Personally I've started to notice my feed ending if I go past the second "page" - it just says there's no more posts to display.. Out of the 11 years or whatever I've been on Facebook there's.. nothing.. more to display, Facebook? Boring!
Ever since that's started I've noticed I only really use their messenger service to keep in touch with people who have no replacement IM app yet, and even that's starting to shift more towards Discord in my nerdy gaming circles
Unfortunately I have to veer away from the other comments that suggest the mainstream will learn how much data is being harvested. The mainstream doesn't care. We've already had Cambridge Analytica and still I see people cramming data into apps like "OMG" that are blatantly hoovering up personal information. Facebook will die when enough people find it boring enough that a snowball effect starts
Facebook took it's sweet time to deeply integrate in the web like a cancer spread in the body and this is largely due to the failure of creating/adopting a standardized social networking protocol. Thus, in my opinion FB should have be replaced by an open identity, content protocols otherwise it's here to stay on the web filling this need.

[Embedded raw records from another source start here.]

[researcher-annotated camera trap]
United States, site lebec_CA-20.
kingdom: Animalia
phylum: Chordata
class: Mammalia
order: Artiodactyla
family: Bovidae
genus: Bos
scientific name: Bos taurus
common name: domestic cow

Also FB the company is here to stay since they bought all the major social networks while everyone is watching.
FB is a data behemoth, with both profile and shadow-profile info of billions of people. They will continue to make money by exploiting that data. People will eventually stop using FB, but many will move their activity to Instagram. Plenty of people don't use FB or IG, but do use Whatsapp, another FB company.
without GDPR-style regulation, FB's influence will continue to loom large unfortunately.